Neste âmbito, sublinha que a particular gravidade do incumprimento declarado é reforçada pela circunstância de, no termo da fase escrita do processo, a República da Polónia ainda não ter adotado as disposições necessárias à transposição da Diretiva Denunciantes.

Além disso, apesar da existência de certas disposições dispersas na ordem jurídica polaca, que a República da Polónia alega estarem em conformidade com determinadas exigências da Diretiva Denunciantes, a falta de regras específicas e claras relativas à proteção das pessoas que denunciam as violações do direito da União obsta a uma proteção efetiva dessas pessoas e pode, portanto, pôr em causa a aplicação uniforme e efetiva desse direito nos domínios abrangidos pela referida diretiva.

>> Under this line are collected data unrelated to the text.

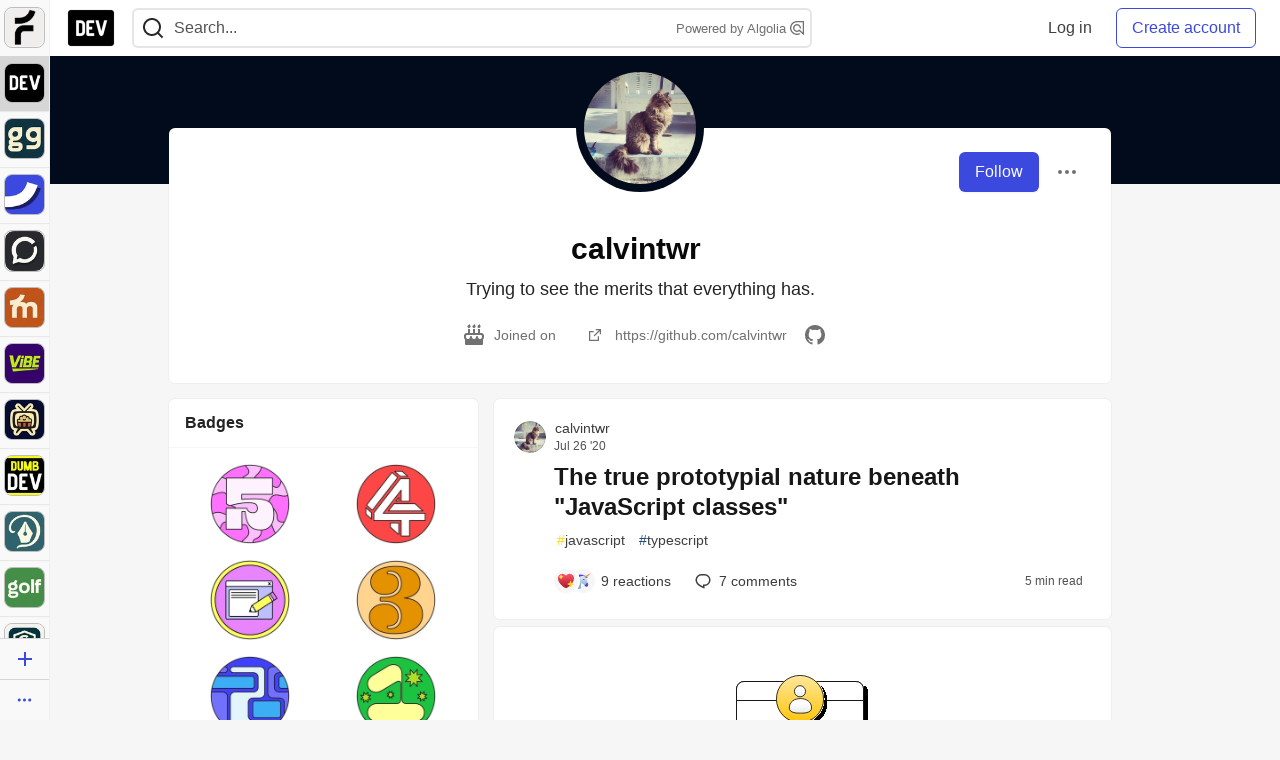

--- FILE ---
content_type: application/javascript
request_url: https://assets.dev.to/assets/hideBookmarkButtons-1cbe29b41c0f31cc1d3fbb2eddd1a4d9f31d1d1e5b6749117db736633fbfe7ad.js
body_size: 103
content:
(()=>{function e(){let e=document.querySelector("meta[name='csrf-token']");return null!==e?e.content:void 0}function r(){return new Promise(((e,r)=>{t({resolve:e,reject:r,safe:!0})()}))}var t=({resolve:r,reject:t,safe:o=!1,waitTime:n=20})=>{let u=0,a=5e3;return function d(){if(u>=a)return o?void r({user:null,csrfToken:e(document)}):void t(new Error("Couldn't find user data on page."));let s=e(document),{user:c}=document.body.dataset;if(c&&void 0!==s)try{let e=JSON.parse(c);return void r({currentUser:e,csrfToken:s})}catch(e){return console.error("Error parsing user data:",e),void t(new Error("Failed to parse user data"))}u+=n,setTimeout(d,n)}};r().then((({currentUser:e})=>{let r=e&&e.id;document.querySelectorAll(".bookmark-button").forEach((e=>{let{articleAuthorId:t}=e.dataset;r&&t==r&&e.classList.add("hidden")}))}))})();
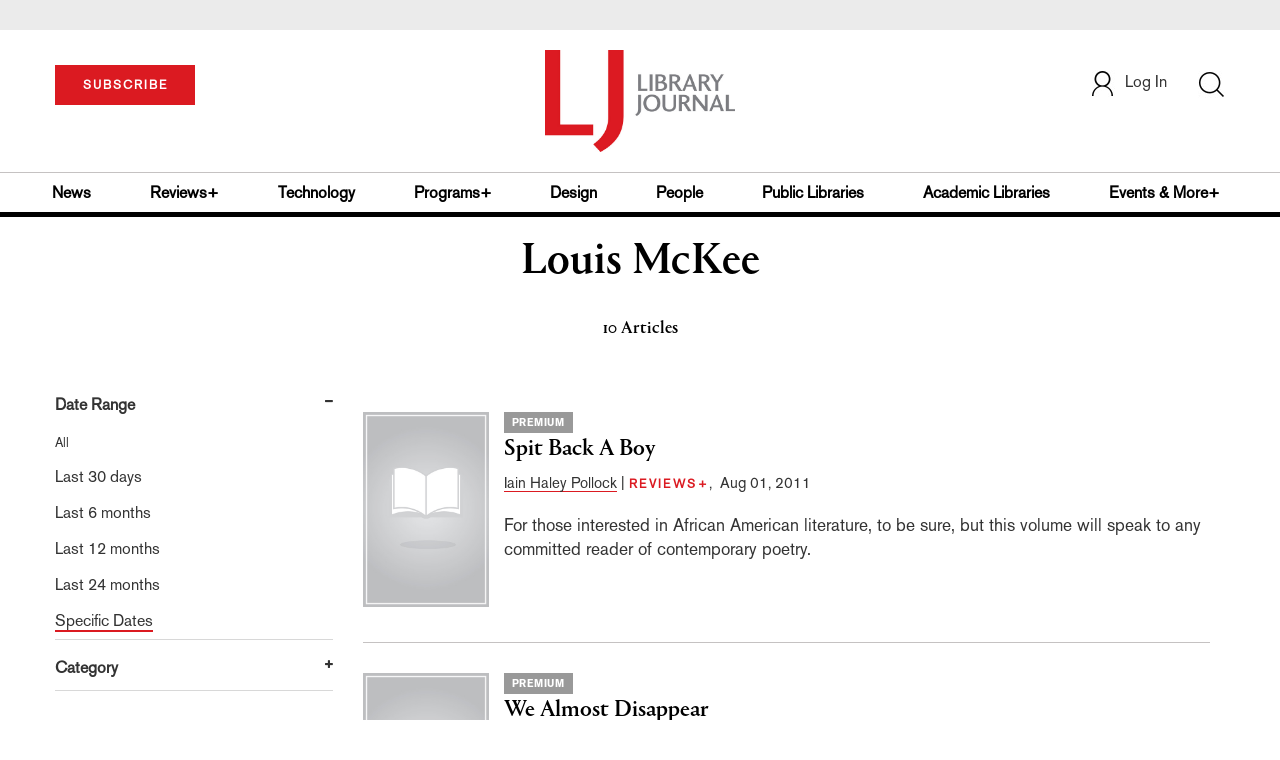

--- FILE ---
content_type: text/html; charset=utf-8
request_url: https://www.google.com/recaptcha/api2/aframe
body_size: -87
content:
<!DOCTYPE HTML><html><head><meta http-equiv="content-type" content="text/html; charset=UTF-8"></head><body><script nonce="fuDn50P4NisIgzR7A4gI5Q">/** Anti-fraud and anti-abuse applications only. See google.com/recaptcha */ try{var clients={'sodar':'https://pagead2.googlesyndication.com/pagead/sodar?'};window.addEventListener("message",function(a){try{if(a.source===window.parent){var b=JSON.parse(a.data);var c=clients[b['id']];if(c){var d=document.createElement('img');d.src=c+b['params']+'&rc='+(localStorage.getItem("rc::a")?sessionStorage.getItem("rc::b"):"");window.document.body.appendChild(d);sessionStorage.setItem("rc::e",parseInt(sessionStorage.getItem("rc::e")||0)+1);localStorage.setItem("rc::h",'1768788017827');}}}catch(b){}});window.parent.postMessage("_grecaptcha_ready", "*");}catch(b){}</script></body></html>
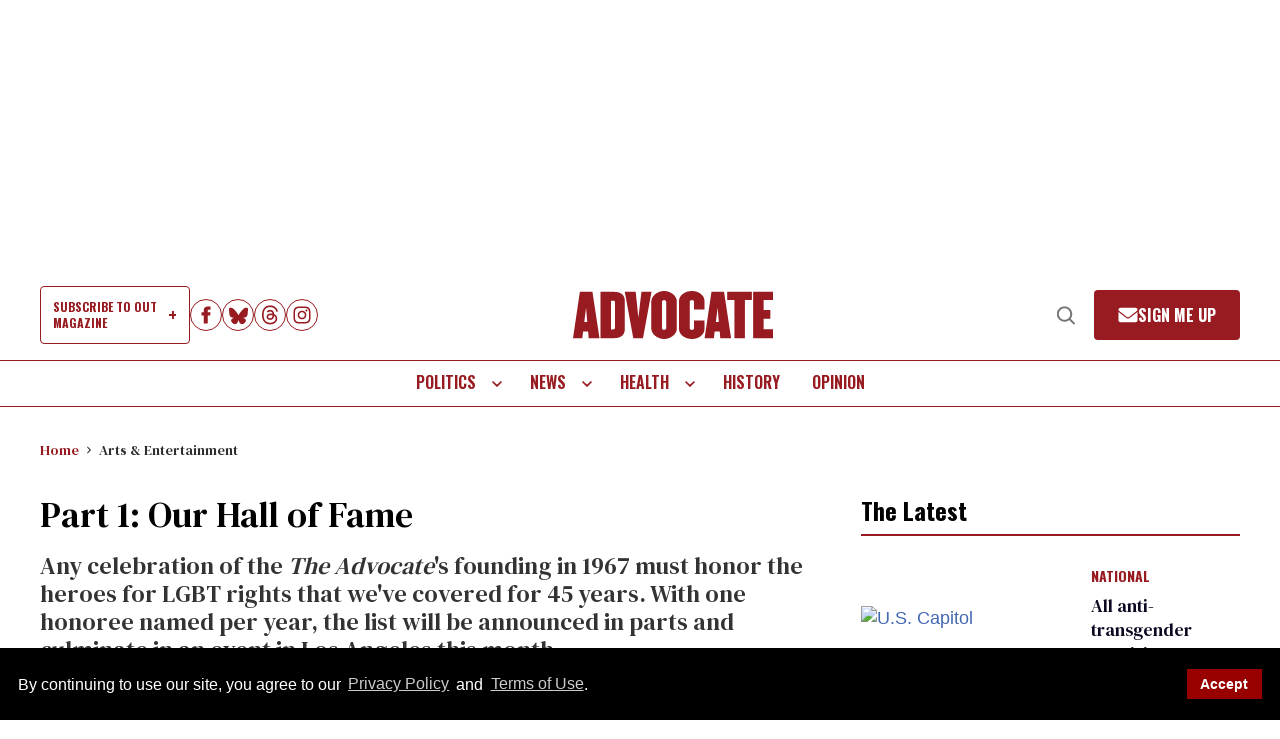

--- FILE ---
content_type: application/javascript; charset=utf-8
request_url: https://fundingchoicesmessages.google.com/f/AGSKWxXG6QnE2X_AJQfd3ubIbh3MCOCEHZ_y_3VqS1Ju8rucTtWi9i1kYH_GrSsxDAQqs6eUuR5e9-ZZGE9oFsSKNy8gkEfnorRna9sukMRg3okrtVas4Dcks_5Avc8kaArGlyICQLL30kwDQYfVCrW3Z3-gyLC-ixavRlvOYOlzHqP71cnjjGk-QR-LSNFx/_/adtxt..iads.js/ads728./ad2._adhere.
body_size: -1291
content:
window['1ef0ea29-7b94-45e5-a51a-2e0ecdd4bdeb'] = true;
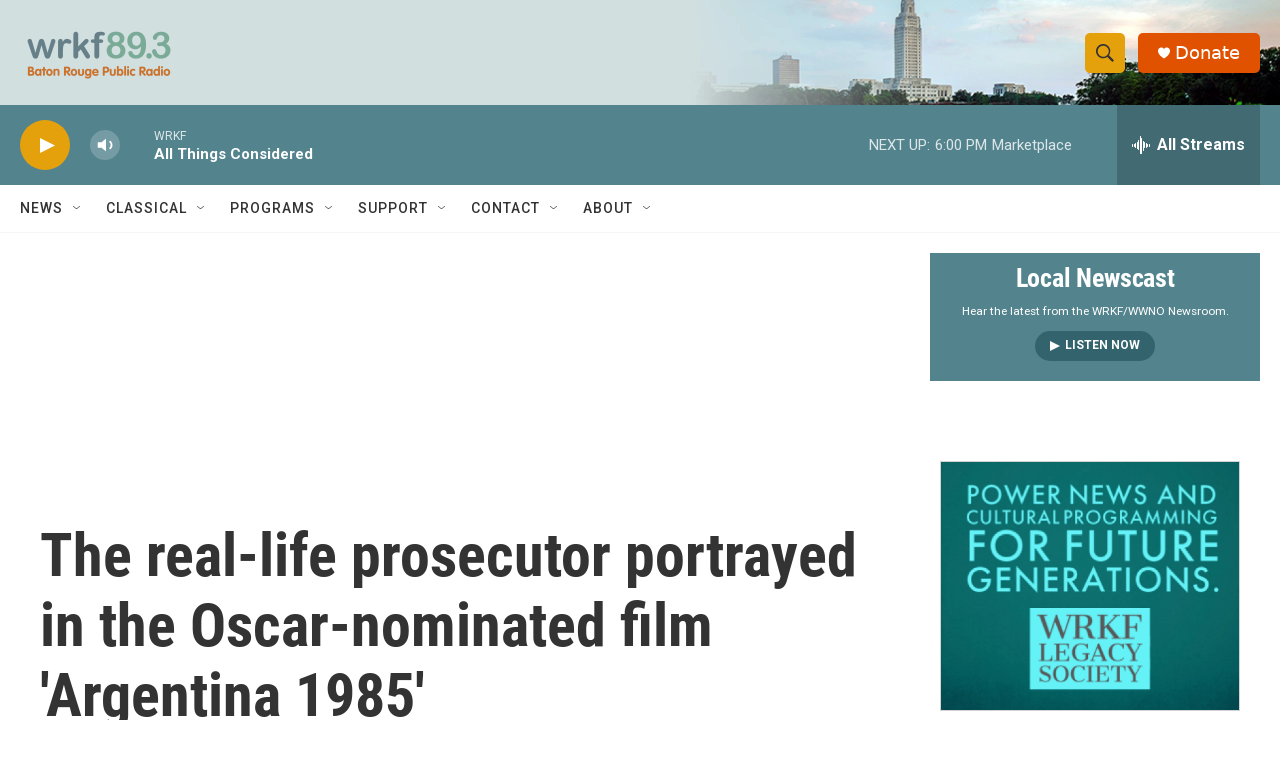

--- FILE ---
content_type: text/html; charset=utf-8
request_url: https://www.google.com/recaptcha/api2/aframe
body_size: 268
content:
<!DOCTYPE HTML><html><head><meta http-equiv="content-type" content="text/html; charset=UTF-8"></head><body><script nonce="Ni0tj4Exfvl-H3ZwlkyjAQ">/** Anti-fraud and anti-abuse applications only. See google.com/recaptcha */ try{var clients={'sodar':'https://pagead2.googlesyndication.com/pagead/sodar?'};window.addEventListener("message",function(a){try{if(a.source===window.parent){var b=JSON.parse(a.data);var c=clients[b['id']];if(c){var d=document.createElement('img');d.src=c+b['params']+'&rc='+(localStorage.getItem("rc::a")?sessionStorage.getItem("rc::b"):"");window.document.body.appendChild(d);sessionStorage.setItem("rc::e",parseInt(sessionStorage.getItem("rc::e")||0)+1);localStorage.setItem("rc::h",'1769211656194');}}}catch(b){}});window.parent.postMessage("_grecaptcha_ready", "*");}catch(b){}</script></body></html>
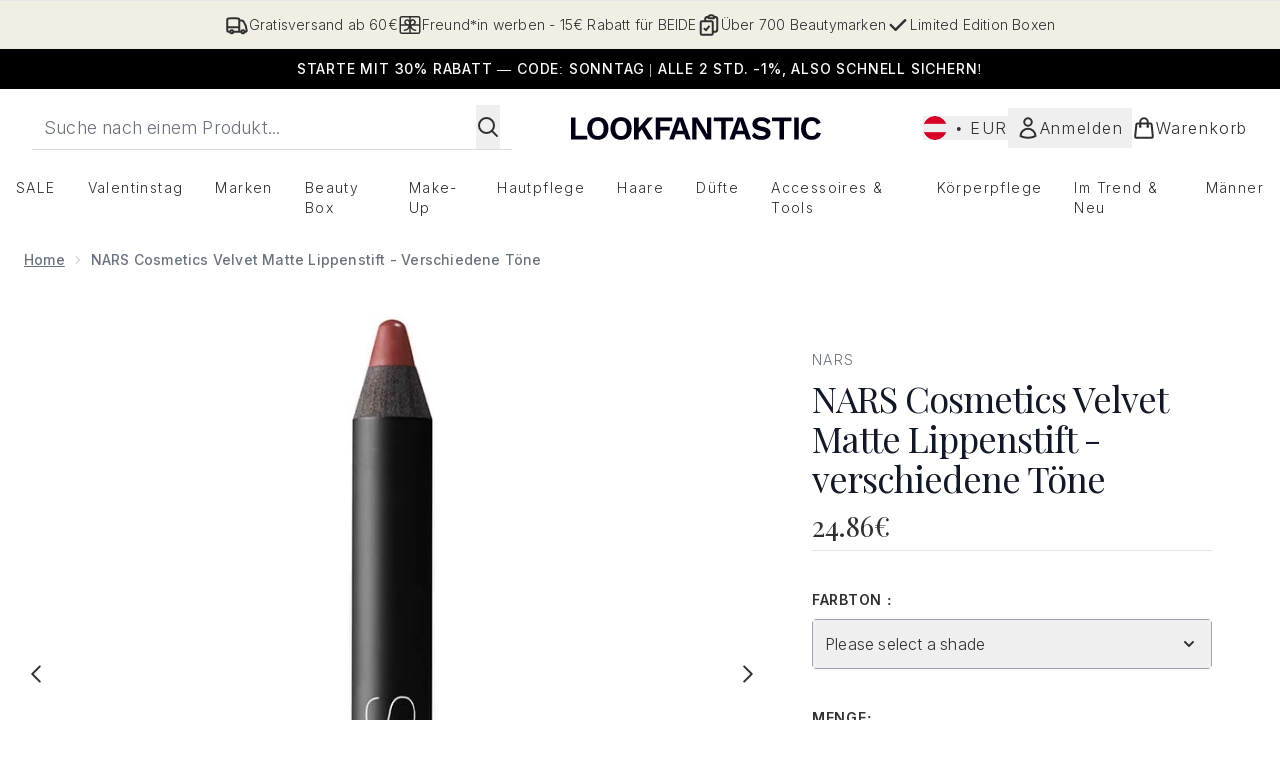

--- FILE ---
content_type: text/html
request_url: https://www.lookfantastic.at/fragments/productGalleryFragment?masterSku=10449326
body_size: -1910
content:
<figure class="carouselImages min-w-full"> <picture> <source srcset="https://www.lookfantastic.at/images?url=https://static.thcdn.com/productimg/original/10408336-1784897177713195.jpg&format=webp&auto=avif&width=472&height=472&fit=cover 1x, https://www.lookfantastic.at/images?url=https://static.thcdn.com/productimg/original/10408336-1784897177713195.jpg&format=webp&auto=avif&width=472&height=472&fit=cover&dpr=2 2x" media="(max-width: 430px)"><source srcset="https://www.lookfantastic.at/images?url=https://static.thcdn.com/productimg/original/10408336-1784897177713195.jpg&format=webp&auto=avif&width=700&height=700&fit=cover 1x, https://www.lookfantastic.at/images?url=https://static.thcdn.com/productimg/original/10408336-1784897177713195.jpg&format=webp&auto=avif&width=700&height=700&fit=cover&dpr=2 2x" media="(max-width: 640px)"><source srcset="https://www.lookfantastic.at/images?url=https://static.thcdn.com/productimg/original/10408336-1784897177713195.jpg&format=webp&auto=avif&width=800&height=800&fit=cover 1x, https://www.lookfantastic.at/images?url=https://static.thcdn.com/productimg/original/10408336-1784897177713195.jpg&format=webp&auto=avif&width=800&height=800&fit=cover&dpr=2 2x" media="(max-width: 768px)"><source srcset="https://www.lookfantastic.at/images?url=https://static.thcdn.com/productimg/original/10408336-1784897177713195.jpg&format=webp&auto=avif&width=650&height=650&fit=cover 1x, https://www.lookfantastic.at/images?url=https://static.thcdn.com/productimg/original/10408336-1784897177713195.jpg&format=webp&auto=avif&width=650&height=650&fit=cover&dpr=2 2x" media="(max-width: 1024px)"><source srcset="https://www.lookfantastic.at/images?url=https://static.thcdn.com/productimg/original/10408336-1784897177713195.jpg&format=webp&auto=avif&width=820&height=820&fit=cover 1x, https://www.lookfantastic.at/images?url=https://static.thcdn.com/productimg/original/10408336-1784897177713195.jpg&format=webp&auto=avif&width=820&height=820&fit=cover&dpr=2 2x" media="(max-width: 1366px)">  <img src="https://www.lookfantastic.at/images?url=https://static.thcdn.com/productimg/original/10408336-1784897177713195.jpg&format=webp&auto=avif&width=1200&height=1200&fit=cover" srcset="https://www.lookfantastic.at/images?url=https://static.thcdn.com/productimg/original/10408336-1784897177713195.jpg&format=webp&auto=avif&width=1200&height=1200&fit=cover 1x, https://www.lookfantastic.at/images?url=https://static.thcdn.com/productimg/original/10408336-1784897177713195.jpg&format=webp&auto=avif&width=1200&height=1200&fit=cover&dpr=2 2x" alt="Bild" loading="eager" width="1200" height="1200" class="snap-center h-full object-cover mx-auto" decoding="auto" fetchpriority="auto">  </picture>    </figure>

--- FILE ---
content_type: text/html
request_url: https://www.lookfantastic.at/fragments/productThumbnailFragment?masterSku=10449326
body_size: -1949
content:
<li class="mr-6"><button class="product-thumbnail" aria-label="Bild öffnen  2 (NARS Cosmetics Velvet Matte Lippenstift - verschiedene Töne)"><figure class="pointer-events-none thumbnail-image aspect-square"> <picture>   <img src="https://www.lookfantastic.at/images?url=https://static.thcdn.com/productimg/original/10408336-1784897177713195.jpg&format=webp&auto=avif&width=100&height=100&fit=cover" alt="Bild" loading="lazy" width="100" height="100" class="max-w-none cursor-pointer  object-cover mx-auto" decoding="auto" fetchpriority="low">  </picture>    </figure></button></li>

O Tribunal de Justiça observa também que, atendendo ao facto de a República da Polónia não ter adotado, no prazo que tinha anunciado, as disposições necessárias para dar cumprimento à Diretiva Denunciantes, a sua cooperação com a Comissão durante o procedimento pré‑contencioso não pode ser tida em conta como circunstância atenuante.

Assim, o Tribunal de Justiça entende que a prevenção efetiva da repetição futura de infrações análogas à resultante da violação da obrigação de transposição da Diretiva Denunciantes exige a aplicação de uma quantia fixa no montante de 7 000 000 euros. Caso o incumprimento declarado no presente acórdão ainda persista à data da sua prolação, a República da Polónia é condenada a pagar à Comissão, a contar desta data e até à cessação por este Estado‑Membro desse incumprimento, uma sanção pecuniária compulsória diária de 40 000 euros.


1      Diretiva (UE) 2019/1937 do Parlamento Europeu e do Conselho, de 23 de outubro de 2019, relativa à proteção das pessoas que denunciam violações do direito da União (JO 2019, L 305, p. 17, a seguir «Diretiva Denunciantes»).


2      Comunicação da Comissão 2023/C 2/01, intitulada «Sanções financeiras em processos por infração» (JO 2023, C 2, p. 1, a seguir «comunicação de 2023»).